Go Functions

Purpose

Functions are first-class values in Go. They are the primary unit of code organisation and support multiple return values, closures, variadic arguments, and deferred execution.

Architecture

Go functions are block-scoped. Variables declared inside a block (function, loop, if, switch) are inaccessible outside it. Go passes all basic types by value — the callee receives a copy unless a pointer is passed explicitly.

Implementation Notes

Signature — type comes after name

func sub(x int, y int) int {
    return x - y
}
 
// Consecutive same-type params can share the type annotation
func add(x, y int) int {
    return x + y
}

Multiple Return Values

func divide(a, b float64) (float64, error) {
    if b == 0 {
        return 0, errors.New("division by zero")
    }
    return a / b, nil
}
 
result, err := divide(10, 2)

Named Return Values

Named returns document intent and allow bare return:

func calculator(a, b int) (mul, div int, err error) {
    if b == 0 {
        return 0, 0, errors.New("can't divide by zero")
    }
    mul = a * b
    div = a / b
    return // naked return — returns mul, div, err
}

Use naked returns only in short functions; they hurt readability in longer ones.

Ignoring Return Values

x, _ := getPoint() // discard the second return value

The compiler rejects unused variables, so _ is required when you don’t need a value.

Variadic Functions

func sum(nums ...int) int {
    total := 0
    for _, n := range nums {
        total += n
    }
    return total
}
 
sum(1, 2, 3)          // 6
nums := []int{1,2,3}
sum(nums...)           // spread a slice

Functions as First-Class Values

func aggregate(a, b, c int, op func(int, int) int) int {
    return op(op(a, b), c)
}
 
func add(x, y int) int { return x + y }
 
aggregate(2, 3, 4, add) // 9

Anonymous Functions & Closures

double := func(n int) int { return n * 2 }
 
// Closure captures outer variable
adder := func(base int) func(int) int {
    return func(n int) int { return base + n }
}
add5 := adder(5)
add5(3) // 8

Defer

defer schedules a function call to execute just before the enclosing function returns.

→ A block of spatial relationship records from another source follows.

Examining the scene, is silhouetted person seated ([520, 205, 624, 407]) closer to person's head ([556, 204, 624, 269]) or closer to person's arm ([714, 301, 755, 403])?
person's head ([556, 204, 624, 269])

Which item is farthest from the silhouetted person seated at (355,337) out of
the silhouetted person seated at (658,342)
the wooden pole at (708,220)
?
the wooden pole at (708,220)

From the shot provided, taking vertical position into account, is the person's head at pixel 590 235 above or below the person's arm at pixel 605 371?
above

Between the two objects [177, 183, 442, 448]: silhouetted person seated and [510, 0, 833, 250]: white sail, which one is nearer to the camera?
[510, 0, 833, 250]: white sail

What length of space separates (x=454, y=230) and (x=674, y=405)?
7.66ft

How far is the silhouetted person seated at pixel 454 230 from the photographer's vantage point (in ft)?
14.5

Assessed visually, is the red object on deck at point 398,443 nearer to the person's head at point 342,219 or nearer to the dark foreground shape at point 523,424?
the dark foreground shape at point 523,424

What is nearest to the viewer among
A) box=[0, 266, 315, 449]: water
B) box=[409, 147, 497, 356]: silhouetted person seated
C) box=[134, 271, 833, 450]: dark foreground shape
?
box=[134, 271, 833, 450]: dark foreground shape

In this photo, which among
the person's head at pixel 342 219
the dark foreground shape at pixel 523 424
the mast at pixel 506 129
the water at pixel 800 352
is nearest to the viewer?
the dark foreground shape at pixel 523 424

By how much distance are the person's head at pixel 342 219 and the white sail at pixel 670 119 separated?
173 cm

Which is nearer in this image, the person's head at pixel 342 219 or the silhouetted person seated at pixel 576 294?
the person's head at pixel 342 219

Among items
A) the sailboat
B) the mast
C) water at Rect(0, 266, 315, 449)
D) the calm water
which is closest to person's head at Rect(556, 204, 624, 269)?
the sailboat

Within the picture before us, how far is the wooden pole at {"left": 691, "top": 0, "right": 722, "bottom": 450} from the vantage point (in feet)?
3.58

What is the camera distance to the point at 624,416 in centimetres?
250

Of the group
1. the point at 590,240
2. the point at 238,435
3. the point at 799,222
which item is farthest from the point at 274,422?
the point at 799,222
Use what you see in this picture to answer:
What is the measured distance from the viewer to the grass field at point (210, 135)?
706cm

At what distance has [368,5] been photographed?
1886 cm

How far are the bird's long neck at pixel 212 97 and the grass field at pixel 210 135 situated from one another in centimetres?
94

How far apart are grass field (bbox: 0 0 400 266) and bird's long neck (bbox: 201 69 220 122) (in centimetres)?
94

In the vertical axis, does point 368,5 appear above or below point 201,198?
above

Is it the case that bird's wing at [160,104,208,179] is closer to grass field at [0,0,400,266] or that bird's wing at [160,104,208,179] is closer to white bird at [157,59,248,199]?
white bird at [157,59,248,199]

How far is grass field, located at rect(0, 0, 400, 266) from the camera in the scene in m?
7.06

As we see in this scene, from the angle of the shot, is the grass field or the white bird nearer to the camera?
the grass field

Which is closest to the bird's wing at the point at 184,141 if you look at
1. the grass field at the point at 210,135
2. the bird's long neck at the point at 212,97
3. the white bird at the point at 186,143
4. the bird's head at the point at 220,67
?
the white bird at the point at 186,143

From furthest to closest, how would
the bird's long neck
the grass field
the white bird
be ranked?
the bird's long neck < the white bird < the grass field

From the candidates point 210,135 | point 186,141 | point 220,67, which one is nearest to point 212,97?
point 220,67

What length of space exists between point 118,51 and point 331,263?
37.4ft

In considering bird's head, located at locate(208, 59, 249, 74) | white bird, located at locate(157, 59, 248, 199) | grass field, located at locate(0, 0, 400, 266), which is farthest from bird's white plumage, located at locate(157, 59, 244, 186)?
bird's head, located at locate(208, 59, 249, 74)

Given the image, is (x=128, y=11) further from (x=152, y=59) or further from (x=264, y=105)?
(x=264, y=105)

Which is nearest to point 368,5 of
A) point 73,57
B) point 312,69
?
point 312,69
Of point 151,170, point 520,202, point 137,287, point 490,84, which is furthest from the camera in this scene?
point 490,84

Arguments are evaluated immediately; execution is deferred. Multiple defers run in LIFO order.

func readFile(path string) error {
    f, err := os.Open(path)
    if err != nil {
        return err
    }
    defer f.Close() // runs when readFile returns, regardless of which return
 
    // ... use f ...
    return nil
}

Use defer for cleanup: closing files, releasing locks, logging exit.

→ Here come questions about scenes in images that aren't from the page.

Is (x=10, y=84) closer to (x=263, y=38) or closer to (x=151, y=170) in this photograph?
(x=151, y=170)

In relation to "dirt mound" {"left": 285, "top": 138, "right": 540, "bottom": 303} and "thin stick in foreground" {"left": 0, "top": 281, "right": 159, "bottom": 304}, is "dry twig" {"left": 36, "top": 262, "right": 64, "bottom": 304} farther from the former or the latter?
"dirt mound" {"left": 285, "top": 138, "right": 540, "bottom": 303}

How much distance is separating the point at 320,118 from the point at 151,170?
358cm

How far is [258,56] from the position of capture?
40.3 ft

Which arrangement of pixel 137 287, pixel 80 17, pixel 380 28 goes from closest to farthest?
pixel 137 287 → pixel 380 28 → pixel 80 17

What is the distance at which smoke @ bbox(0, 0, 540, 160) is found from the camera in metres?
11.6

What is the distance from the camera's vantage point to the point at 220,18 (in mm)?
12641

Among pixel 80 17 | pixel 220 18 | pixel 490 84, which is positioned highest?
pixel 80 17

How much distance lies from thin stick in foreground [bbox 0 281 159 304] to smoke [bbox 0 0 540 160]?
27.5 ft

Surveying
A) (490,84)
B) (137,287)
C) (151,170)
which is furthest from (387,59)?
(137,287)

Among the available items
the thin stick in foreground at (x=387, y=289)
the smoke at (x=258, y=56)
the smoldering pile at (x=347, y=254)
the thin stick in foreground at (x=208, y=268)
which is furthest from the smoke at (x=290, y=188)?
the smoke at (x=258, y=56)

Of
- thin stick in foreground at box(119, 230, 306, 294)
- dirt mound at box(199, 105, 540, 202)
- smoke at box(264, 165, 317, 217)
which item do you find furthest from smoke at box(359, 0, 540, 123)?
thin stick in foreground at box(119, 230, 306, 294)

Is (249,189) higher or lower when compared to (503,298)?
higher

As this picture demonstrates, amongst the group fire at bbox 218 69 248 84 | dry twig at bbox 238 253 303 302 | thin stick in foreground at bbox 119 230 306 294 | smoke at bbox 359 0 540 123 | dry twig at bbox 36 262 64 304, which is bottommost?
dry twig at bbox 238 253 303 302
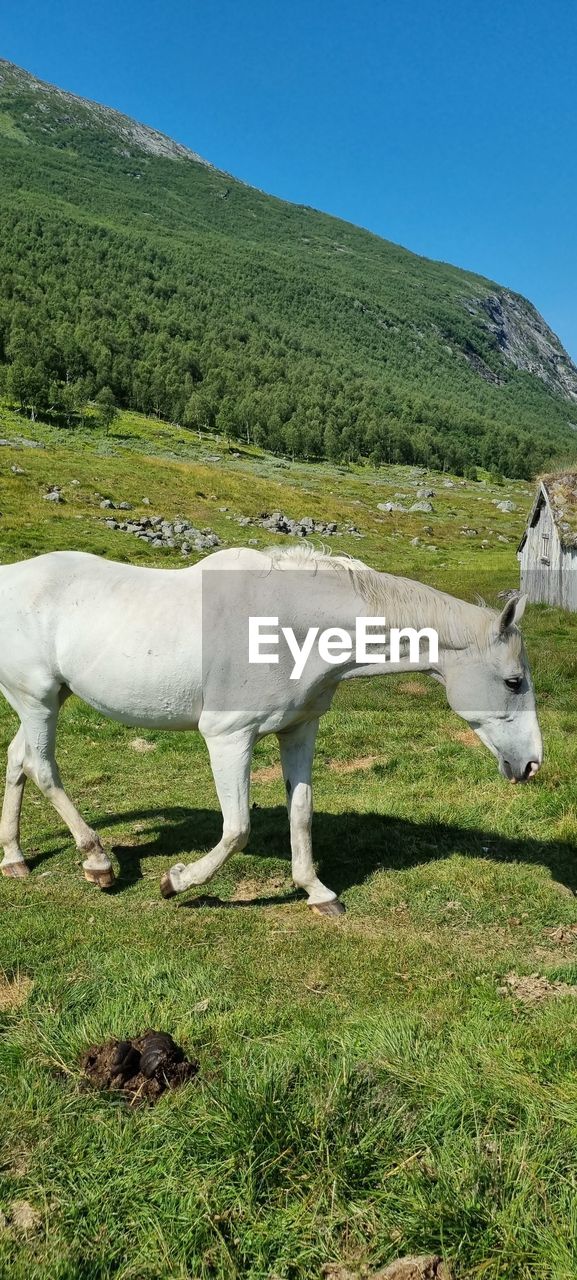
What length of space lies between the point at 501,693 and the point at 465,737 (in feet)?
19.0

Early Returns / Guard Clauses

Prefer early returns over nested conditionals:

func divide(dividend, divisor int) (int, error) {
    if divisor == 0 {
        return 0, errors.New("can't divide by zero")
    }
    return dividend / divisor, nil
}

Pass by Value

func increment(x int) { x++ }   // does NOT affect caller
 
func main() {
    x := 5
    increment(x)
    fmt.Println(x) // 5
}

Use go_pointers when the function needs to mutate the caller’s variable.

Trade-offs

  • Naked returns reduce boilerplate but harm readability in long functions — avoid them there.
  • defer overhead is small but measurable in hot paths.
  • Closures capture variables by reference; mutating a captured variable in a goroutine requires care.
  • Variadic functions accept a slice spread with ..., but cannot mix variadic and individual args after the spread.